Journaliste : ...16 heures, débat de fin de séance à 18 h 30. Ce 2 h 30 là, il aurait pu servir à quoi au salon rouge?

M. Tanguay : Il aurait pu servir, entre autres, pour apporter des projets de loi comme le projet de loi qu'on a déposé sur le directeur parlementaire du budget. Je viens de croiser... ça ne s'invente pas, dans le corridor, Eric Girard, le ministre des Finances, je viens de le croiser. Lui, il était pour un directeur parlementaire du budget. On en aurait eu de besoin dans le cas de Northvolt, il aurait pu...

Journaliste : ...

M. Tanguay : C'est notre projet de loi, qu'on a déposé. Il aurait pu également appeler le projet de loi de la députée de Mille-Îles, sur la fixation et le réajustement du prix des loyers. On en a parlé, le prix des loyers. Alors, il faut revoir les critères pour les actualiser.

Et dernier exemple, également, on aurait pu débattre, on aurait pu débattre, puis je ne sais pas si ça va faire partie de la course à la chefferie, mais le 0,08 à 0,05 par des sanctions administratives, ça, c'est un projet de loi qu'on avait déposé.

Maintenant, on verra si les candidats à la chefferie sont pour ou contre. Mon point, là, c'est que vous avez tout à fait raison. Il est 16 heures. Moi, je suis payé, on est tous payés, comme députés, pour travailler jusqu'à 18 h 30. On laisse sur la table 2 h 30 de ce Parlement là, il n'y a pas d'autre projet de loi que la patch en santé, la Constitution qui divise, puis le papillon blanc. Bien, c'est ça : Bye bye, papillon, bye bye, la CAQ.

Journaliste : Mais il n'y avait pas d'autre projet de loi du gouvernement qui était prêt, entre autres, pour débat pour adoption, ils sont tous en commission parlementaire.

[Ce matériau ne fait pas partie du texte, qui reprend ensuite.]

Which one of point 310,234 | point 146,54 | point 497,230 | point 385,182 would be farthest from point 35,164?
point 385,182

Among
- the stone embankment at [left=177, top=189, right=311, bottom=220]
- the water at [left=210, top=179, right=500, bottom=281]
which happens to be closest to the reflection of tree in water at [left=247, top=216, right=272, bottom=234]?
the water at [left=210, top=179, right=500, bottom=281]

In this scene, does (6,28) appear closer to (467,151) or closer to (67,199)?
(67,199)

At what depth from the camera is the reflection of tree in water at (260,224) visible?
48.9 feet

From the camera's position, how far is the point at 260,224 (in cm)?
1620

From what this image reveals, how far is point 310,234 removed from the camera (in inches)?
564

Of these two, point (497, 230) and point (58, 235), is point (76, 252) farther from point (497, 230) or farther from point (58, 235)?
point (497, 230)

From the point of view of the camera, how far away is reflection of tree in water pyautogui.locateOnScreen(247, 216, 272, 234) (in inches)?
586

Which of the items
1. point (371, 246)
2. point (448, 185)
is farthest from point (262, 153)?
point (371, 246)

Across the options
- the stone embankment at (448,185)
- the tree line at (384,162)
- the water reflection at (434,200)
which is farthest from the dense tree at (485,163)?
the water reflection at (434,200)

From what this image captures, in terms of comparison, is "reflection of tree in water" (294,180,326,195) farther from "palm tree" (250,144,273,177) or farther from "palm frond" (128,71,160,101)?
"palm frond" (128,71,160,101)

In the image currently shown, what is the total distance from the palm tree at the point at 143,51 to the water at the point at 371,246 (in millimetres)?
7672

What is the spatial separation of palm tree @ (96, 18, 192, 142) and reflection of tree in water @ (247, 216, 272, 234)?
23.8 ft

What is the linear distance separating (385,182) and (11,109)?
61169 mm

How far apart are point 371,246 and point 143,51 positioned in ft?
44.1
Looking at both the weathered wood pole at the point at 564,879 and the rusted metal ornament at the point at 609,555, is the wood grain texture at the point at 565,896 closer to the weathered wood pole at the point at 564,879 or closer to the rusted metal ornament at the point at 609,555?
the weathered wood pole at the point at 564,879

M. Tanguay : Ils sont tous en commission. Et maintenant ça rappelle... vous avez raison, oui, mais ça rappelle... Et ça, ça relève du leader, de gérer efficacement ses travaux et ses commissions. Là, si ça travaille en commission puis qu'il ne les a pas sorties avant, comment a-t-il géré ses commissions? On a laissé également de nombreuses heures de commissions. Un moment donné, quand tu es leader, il faut que tu aies une séquence pour que ça sorte. Là, ce n'est pas sorti. Alors, il n'a que lui à regarder. À cause de ça, comme leader, il laisse une semaine, à part ces trois exemples-là de... un projet de loi qui est une page puis qui va être adopté parce qu'on va les aider à reculer, la Constitution du Québec... écoutez, Constitution du Québec, là, ça divise, puis le papillon blanc. Alors, c'est le leader qui a mal géré ou il ne voulait pas que ça sorte parce qu'on proroge. Je vous le dis, ça sent la prorogation, ça sent la prorogation, au Québec, ils vont tous attendre le 12 avril que le ou la sauveur arrive, comme si ça va faire oublier les huit ans d'échec caquiste. Alors, dehors, le papillon! Bye bye, papillon! Bye bye, Charlie Brown, M. Legault!